• TASK INSTRUCTIONS
Count the lines in the rows below that contain the string "cluster", with uppercase and lowercase treated as different, and reply with only the number.
————————
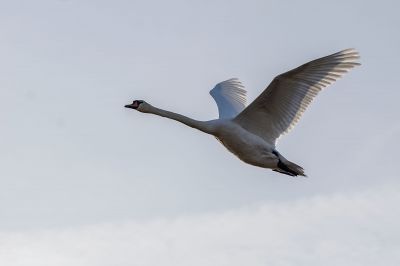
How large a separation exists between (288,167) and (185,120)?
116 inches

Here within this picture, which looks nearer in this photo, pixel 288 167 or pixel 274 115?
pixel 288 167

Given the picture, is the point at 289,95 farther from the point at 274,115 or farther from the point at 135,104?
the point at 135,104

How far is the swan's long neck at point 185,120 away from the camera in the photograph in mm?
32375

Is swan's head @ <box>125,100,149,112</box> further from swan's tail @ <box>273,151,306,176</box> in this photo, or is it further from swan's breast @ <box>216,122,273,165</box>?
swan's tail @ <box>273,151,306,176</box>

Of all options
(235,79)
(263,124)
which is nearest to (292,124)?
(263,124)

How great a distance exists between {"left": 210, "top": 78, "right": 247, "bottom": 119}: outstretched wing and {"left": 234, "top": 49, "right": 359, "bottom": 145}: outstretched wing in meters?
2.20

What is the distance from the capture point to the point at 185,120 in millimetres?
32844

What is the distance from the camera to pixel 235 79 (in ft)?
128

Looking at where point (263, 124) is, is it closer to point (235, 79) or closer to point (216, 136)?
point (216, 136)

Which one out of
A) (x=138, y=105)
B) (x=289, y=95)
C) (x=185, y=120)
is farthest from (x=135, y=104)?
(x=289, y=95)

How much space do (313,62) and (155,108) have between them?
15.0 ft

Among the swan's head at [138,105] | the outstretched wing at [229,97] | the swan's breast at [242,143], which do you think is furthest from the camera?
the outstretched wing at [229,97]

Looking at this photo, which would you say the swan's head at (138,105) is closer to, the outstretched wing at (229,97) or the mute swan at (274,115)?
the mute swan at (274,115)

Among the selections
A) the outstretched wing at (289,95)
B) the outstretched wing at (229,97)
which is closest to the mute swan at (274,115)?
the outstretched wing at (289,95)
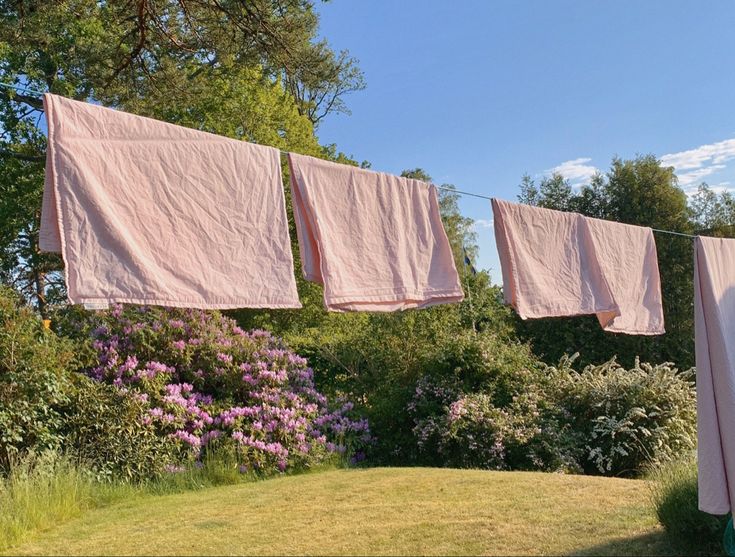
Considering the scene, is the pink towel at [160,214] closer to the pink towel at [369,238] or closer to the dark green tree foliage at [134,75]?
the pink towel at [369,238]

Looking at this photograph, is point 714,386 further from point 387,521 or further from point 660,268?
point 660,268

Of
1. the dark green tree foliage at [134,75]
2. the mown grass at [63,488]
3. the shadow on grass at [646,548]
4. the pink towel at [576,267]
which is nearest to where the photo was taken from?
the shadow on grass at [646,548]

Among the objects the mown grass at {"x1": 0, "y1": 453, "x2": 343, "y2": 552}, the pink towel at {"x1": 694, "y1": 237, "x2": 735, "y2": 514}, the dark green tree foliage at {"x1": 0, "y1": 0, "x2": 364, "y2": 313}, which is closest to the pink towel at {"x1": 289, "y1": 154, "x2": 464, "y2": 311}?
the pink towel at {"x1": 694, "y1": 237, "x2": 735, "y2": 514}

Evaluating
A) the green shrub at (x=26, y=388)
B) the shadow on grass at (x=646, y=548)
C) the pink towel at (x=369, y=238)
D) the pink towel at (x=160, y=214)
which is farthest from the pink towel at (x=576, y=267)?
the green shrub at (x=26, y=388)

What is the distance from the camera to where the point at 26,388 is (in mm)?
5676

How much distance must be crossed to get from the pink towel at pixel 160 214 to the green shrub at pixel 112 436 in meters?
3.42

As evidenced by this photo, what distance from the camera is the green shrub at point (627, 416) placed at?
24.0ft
————————
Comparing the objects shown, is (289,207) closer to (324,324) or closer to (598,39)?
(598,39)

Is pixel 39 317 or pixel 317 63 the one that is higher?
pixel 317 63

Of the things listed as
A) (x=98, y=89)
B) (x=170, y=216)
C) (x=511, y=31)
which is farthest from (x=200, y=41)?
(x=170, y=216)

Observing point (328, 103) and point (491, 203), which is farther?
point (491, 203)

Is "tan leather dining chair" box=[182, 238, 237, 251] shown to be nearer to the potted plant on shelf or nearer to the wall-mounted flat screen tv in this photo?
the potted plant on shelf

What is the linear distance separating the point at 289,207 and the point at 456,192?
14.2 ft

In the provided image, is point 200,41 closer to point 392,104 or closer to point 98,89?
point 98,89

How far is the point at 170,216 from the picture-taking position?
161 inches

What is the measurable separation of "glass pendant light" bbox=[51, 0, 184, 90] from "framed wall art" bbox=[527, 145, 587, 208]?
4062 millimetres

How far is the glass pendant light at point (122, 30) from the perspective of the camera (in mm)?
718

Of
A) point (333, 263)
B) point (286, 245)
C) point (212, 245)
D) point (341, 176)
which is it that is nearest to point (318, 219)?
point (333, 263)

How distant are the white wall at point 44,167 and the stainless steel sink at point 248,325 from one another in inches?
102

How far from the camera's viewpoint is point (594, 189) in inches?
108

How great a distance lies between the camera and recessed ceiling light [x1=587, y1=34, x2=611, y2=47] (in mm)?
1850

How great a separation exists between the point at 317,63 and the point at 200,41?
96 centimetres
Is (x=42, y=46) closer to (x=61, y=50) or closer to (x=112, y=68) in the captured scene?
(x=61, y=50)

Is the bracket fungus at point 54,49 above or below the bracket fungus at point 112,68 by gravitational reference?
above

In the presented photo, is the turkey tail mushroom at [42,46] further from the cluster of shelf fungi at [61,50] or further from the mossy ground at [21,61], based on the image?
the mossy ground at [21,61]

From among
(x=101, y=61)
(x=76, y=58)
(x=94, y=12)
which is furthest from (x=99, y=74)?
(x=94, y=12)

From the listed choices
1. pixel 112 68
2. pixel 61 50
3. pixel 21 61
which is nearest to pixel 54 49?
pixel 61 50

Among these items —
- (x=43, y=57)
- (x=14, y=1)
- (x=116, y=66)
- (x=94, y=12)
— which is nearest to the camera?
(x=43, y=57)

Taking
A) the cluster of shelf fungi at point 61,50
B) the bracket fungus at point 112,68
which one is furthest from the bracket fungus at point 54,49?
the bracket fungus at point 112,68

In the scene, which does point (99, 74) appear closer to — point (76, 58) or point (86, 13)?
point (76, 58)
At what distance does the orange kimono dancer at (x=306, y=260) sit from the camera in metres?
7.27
————————
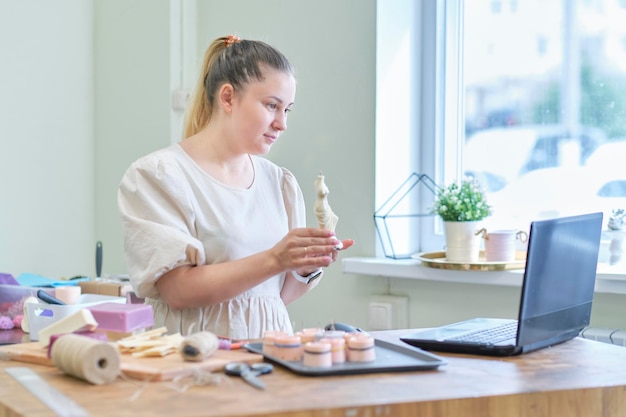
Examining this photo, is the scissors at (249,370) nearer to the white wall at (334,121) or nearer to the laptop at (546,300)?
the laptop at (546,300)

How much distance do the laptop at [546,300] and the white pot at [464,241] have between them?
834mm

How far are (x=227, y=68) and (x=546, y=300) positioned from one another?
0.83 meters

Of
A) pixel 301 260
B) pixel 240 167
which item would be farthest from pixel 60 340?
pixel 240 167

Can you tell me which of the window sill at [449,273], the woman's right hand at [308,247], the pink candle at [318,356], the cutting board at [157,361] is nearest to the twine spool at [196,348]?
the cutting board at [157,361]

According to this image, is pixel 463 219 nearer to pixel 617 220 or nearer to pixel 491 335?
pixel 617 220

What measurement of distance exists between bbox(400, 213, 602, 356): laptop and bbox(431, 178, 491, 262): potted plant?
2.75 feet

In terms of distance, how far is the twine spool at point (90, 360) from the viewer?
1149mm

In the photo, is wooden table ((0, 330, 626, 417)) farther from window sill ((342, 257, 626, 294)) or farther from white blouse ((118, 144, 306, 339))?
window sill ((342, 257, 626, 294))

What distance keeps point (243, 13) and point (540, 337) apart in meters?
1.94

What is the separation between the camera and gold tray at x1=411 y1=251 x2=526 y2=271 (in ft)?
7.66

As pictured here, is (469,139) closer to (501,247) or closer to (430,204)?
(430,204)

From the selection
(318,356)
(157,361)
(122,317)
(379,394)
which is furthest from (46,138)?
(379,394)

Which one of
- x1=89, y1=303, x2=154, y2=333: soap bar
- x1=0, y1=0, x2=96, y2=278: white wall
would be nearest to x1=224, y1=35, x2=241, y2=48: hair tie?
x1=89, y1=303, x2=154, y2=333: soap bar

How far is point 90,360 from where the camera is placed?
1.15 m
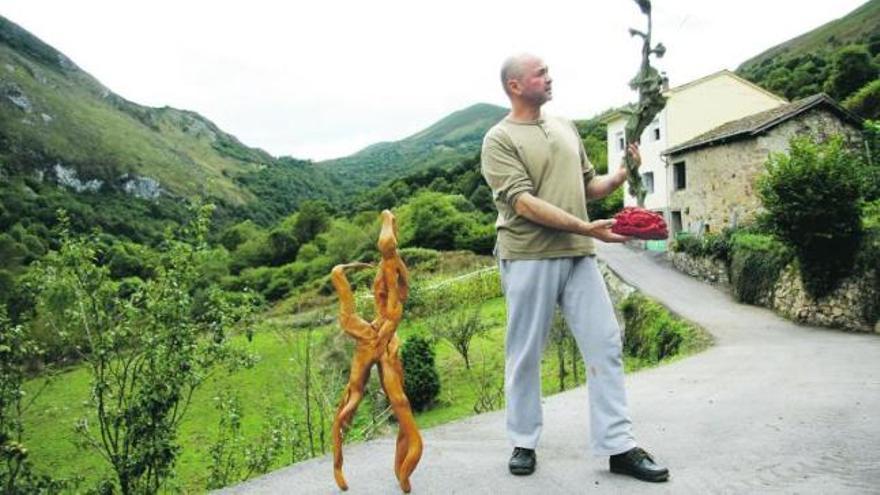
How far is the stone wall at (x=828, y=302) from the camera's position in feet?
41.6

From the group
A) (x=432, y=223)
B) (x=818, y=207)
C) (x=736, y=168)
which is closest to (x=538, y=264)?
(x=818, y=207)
————————
• CORRECT RESULT
2